--- EXERCISE TASK ---
In the material below, could you update the lines from the one holding "How much space" through the one holding "108 centimetres", inclusive, so that "separates" becomes "divides" and nothing else changes, then return only those lines?
━━━━━━━━
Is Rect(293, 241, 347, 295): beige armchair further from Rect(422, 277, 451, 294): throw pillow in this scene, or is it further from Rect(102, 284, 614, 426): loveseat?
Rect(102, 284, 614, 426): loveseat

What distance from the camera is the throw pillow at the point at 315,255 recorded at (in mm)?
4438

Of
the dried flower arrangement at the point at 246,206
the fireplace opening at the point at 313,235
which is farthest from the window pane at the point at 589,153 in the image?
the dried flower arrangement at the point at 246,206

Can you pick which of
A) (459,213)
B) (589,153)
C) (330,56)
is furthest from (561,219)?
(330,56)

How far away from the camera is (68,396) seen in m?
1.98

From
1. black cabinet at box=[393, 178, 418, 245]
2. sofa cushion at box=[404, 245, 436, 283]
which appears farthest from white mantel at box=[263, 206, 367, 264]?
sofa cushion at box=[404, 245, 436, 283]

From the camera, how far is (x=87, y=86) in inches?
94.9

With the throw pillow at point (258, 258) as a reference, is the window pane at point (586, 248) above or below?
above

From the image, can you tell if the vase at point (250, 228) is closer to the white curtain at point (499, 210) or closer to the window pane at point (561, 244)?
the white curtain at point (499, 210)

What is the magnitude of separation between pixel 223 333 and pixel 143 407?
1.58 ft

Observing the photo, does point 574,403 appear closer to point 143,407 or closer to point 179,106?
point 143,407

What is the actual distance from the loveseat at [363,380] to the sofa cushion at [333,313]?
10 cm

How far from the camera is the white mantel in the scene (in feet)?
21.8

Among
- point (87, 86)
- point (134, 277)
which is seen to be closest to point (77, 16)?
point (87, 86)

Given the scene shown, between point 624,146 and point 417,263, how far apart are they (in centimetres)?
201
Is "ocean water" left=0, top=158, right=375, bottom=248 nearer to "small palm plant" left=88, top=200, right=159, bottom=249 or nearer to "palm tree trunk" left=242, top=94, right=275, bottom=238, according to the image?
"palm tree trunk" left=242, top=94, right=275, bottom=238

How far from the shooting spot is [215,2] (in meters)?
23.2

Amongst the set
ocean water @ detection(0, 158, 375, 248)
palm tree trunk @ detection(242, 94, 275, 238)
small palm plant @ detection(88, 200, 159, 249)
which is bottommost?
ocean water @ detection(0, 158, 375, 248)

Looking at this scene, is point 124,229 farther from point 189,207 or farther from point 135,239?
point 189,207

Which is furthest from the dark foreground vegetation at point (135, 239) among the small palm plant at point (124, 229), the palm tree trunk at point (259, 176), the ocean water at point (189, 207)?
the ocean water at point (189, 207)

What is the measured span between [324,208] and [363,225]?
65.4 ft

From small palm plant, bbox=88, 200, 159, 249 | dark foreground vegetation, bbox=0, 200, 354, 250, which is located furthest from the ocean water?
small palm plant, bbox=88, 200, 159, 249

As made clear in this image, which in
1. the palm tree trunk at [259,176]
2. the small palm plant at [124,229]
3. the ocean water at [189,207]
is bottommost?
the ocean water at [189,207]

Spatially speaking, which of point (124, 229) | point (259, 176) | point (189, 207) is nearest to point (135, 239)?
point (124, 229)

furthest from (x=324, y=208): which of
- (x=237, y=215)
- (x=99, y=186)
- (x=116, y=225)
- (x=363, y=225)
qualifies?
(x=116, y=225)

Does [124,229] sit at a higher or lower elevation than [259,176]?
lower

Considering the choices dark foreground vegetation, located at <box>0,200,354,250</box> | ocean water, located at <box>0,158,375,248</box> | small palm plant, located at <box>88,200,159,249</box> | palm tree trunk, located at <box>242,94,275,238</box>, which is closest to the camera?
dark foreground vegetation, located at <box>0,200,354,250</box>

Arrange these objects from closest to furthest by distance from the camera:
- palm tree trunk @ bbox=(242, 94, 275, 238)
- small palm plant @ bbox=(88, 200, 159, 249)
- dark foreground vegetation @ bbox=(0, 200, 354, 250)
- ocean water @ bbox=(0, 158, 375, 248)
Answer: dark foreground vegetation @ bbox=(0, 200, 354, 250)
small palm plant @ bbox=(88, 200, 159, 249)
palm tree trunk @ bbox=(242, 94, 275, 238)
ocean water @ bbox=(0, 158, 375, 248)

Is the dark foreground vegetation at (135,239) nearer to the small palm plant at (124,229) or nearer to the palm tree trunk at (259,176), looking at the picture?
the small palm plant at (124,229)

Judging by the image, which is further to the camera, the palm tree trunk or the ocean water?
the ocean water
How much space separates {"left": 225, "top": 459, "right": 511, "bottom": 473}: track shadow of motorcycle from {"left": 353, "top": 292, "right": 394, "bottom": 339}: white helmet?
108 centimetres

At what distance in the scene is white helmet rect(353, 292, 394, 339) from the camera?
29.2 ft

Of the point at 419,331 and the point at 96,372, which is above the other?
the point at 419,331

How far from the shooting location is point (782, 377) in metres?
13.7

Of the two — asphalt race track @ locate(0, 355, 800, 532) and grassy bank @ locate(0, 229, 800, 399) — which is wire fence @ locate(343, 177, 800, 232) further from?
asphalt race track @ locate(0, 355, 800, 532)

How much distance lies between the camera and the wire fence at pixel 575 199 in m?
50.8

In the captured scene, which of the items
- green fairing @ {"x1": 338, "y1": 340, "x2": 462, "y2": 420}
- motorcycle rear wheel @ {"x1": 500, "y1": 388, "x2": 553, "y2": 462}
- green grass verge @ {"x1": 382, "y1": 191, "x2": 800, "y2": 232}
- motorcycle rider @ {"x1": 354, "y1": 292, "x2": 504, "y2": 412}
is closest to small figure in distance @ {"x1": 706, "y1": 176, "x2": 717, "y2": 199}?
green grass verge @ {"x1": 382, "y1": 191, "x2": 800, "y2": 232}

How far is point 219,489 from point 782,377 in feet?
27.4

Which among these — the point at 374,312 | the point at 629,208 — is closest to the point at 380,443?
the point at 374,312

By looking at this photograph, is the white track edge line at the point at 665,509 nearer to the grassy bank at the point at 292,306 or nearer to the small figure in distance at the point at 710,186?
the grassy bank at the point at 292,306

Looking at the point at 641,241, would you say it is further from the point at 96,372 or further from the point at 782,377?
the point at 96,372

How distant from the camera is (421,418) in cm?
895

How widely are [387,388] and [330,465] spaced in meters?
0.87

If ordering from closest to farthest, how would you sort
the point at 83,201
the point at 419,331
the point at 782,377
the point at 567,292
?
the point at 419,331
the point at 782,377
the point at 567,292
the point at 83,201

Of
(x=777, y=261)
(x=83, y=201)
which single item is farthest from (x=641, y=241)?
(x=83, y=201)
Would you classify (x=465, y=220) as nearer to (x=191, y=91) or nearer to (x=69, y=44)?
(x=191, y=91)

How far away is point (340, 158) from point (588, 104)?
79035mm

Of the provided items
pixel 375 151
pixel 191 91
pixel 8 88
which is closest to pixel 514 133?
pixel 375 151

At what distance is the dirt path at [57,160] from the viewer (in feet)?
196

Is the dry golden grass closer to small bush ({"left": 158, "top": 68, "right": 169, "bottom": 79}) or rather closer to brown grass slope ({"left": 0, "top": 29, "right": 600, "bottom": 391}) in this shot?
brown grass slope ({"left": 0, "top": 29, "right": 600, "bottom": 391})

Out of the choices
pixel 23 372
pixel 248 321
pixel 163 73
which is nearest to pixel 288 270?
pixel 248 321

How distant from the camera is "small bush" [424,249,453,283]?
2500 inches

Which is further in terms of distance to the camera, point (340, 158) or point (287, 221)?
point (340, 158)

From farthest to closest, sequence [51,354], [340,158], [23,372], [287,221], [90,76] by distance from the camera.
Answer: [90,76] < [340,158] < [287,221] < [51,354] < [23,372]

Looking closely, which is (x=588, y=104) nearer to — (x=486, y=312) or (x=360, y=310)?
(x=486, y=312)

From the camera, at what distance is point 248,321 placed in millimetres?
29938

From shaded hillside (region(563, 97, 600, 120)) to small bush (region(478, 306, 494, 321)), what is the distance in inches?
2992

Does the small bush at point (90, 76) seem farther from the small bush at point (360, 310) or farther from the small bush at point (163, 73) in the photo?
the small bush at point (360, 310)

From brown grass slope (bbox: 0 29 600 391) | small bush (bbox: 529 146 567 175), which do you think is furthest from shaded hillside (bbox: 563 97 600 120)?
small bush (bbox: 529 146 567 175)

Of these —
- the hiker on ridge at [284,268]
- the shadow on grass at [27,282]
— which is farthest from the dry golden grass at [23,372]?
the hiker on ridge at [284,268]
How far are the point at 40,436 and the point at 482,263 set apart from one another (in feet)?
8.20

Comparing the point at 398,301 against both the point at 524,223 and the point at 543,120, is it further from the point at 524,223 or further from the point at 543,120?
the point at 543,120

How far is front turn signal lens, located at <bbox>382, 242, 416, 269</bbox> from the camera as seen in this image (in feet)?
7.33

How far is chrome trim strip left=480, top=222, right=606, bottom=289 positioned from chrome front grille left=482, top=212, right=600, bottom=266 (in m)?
━━━━━━━━
--- EXPECTED ANSWER ---
How much space divides {"left": 225, "top": 459, "right": 511, "bottom": 473}: track shadow of motorcycle from {"left": 353, "top": 292, "right": 394, "bottom": 339}: white helmet?
108 centimetres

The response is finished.